Lesetext
Das bedeutet eine Praxis, die Wissen – in Bildern gesprochen – nicht als Naturrohstoff versteht, der geschürft und von Experten vermittelt wird, die alles wissen und zumeist Männer sind, sondern eine Praxis, die von Ansätzen ausgeht, die Bildung und Wissen als Arbeitsfeld sehen, als demokratisch zu bestimmendes Arbeitsfeld, das durch Demokratie-Lernen – im Sinne von Auseinandersetzung und Mitbestimmung – bestimmt ist, und nicht durch scheinbare Naturnotwendigkeiten, Volksinteressen oder Sachzwänge. Das erfordert eine lebendige, problemzentrierte Auseinandersetzung mit der Welt und der eigenen Umwelt, eine Ermächtigung zu ihrer Veränderung (vgl. Hooks: 1994, S. 14). Diese problemzentrierte Bildung meint eine Erwachsenenbildung, die Position bezieht, die Fragen der Globalisierung und Ungleichheit miteinbezieht, die an den persönlichen Erfahrungen der sich Bildenden ansetzt und von dort zur gemeinsamen Analyse und Interpretation der sozialen Welt weitergeht, um ein kritisches Bewusstsein zu schaffen. Bildung wird bei Hooks und Freire verstanden als maßlos, d.h. nicht hinreichend messbar und prognostizierbar (vgl. Vater: 2015). Pädagogik wird als engagiert und einen Standpunkt beziehend definiert. Sie ist eine kollektive Praxis, die Freiheit zum Ziel hat (vgl. Filla: 2001), wobei wohlgemerkt die Freiheit aller sich Bildenden gemeint ist. Sie ist verbunden mit dem Wunsch und dem Verlangen, auch Dinge zu verändern und nicht in einer „There is no Alternative“-Welt zu leben. Sie ist ein Prozess der unerzwungenen Neuordnung der Wünsche (vgl. Spivak: 2006, S. 41).

Angezeigte Informationen
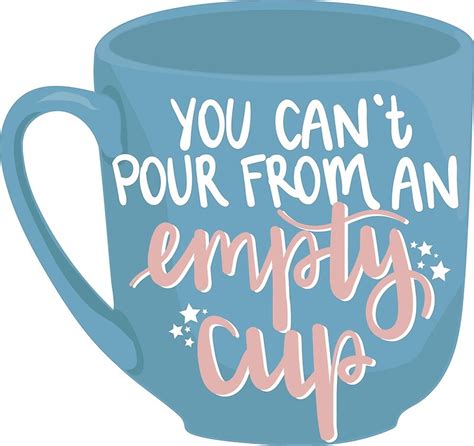 You Cant Pour From An Empty Cup By Allielaurie Redbubble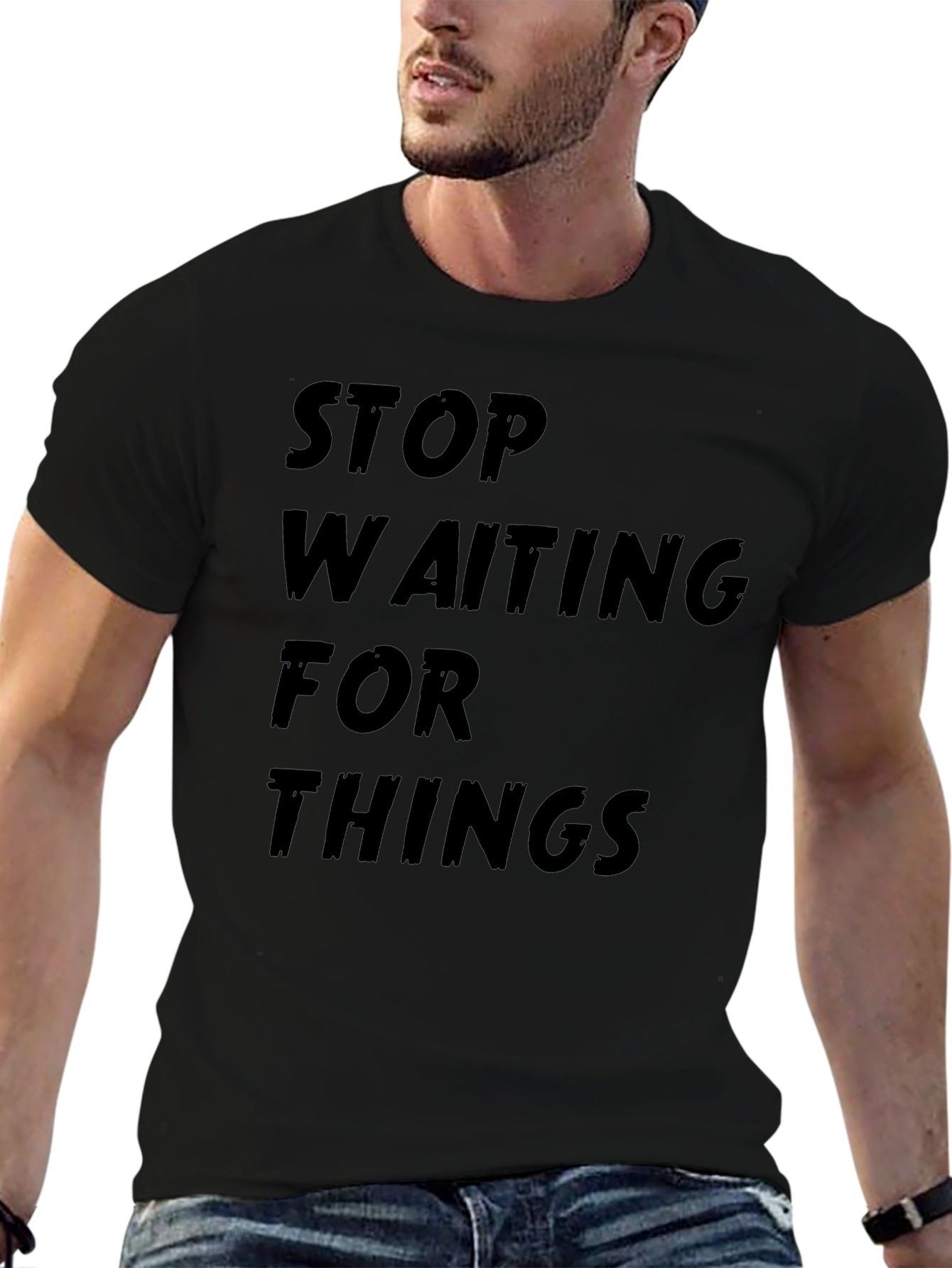 Stop Waiting Black Graphic Tee Shirt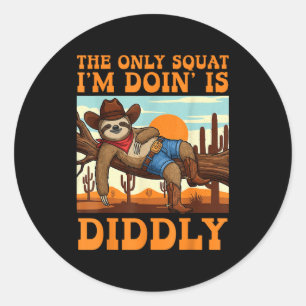 The Only Squat I’m Doin’ Is Diddly Sloth Cowboy Fu Classic Round Sticker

Verständnis prüfen
1. Beantworte diese Fragen zum Lesetext:
(a) Wie wird Bildung bei Hooks und Freire verstanden?
(b) Welches Ziel hat Pädagogik als kollektive Praxis?
(c) Woran setzt die problemzentrierte Erwachsenenbildung an?
2. Stimmen diese Aussagen mit dem Lesetext überein? Antworte jeweils mit Ja oder Nein und zitiere die entscheidende Stelle.
(a) Wissen wird als Naturrohstoff verstanden, den Experten vermitteln.
(b) Die problemzentrierte Bildung bezieht Fragen der Globalisierung und Ungleichheit mit ein.
(c) Pädagogik wird als neutral und ohne eigenen Standpunkt definiert.
Das Material spielt hierfür keine Rolle.

Lösungen
1.
(a) Als maßlos, d.h. nicht hinreichend messbar und prognostizierbar.
(b) Freiheit, und zwar die Freiheit aller sich Bildenden.
(c) An den persönlichen Erfahrungen der sich Bildenden.

2.
(a) Nein: „nicht als Naturrohstoff versteht, der geschürft und von Experten vermittelt wird“
(b) Ja: „die Fragen der Globalisierung und Ungleichheit miteinbezieht“
(c) Nein: „Pädagogik wird als engagiert und einen Standpunkt beziehend definiert.“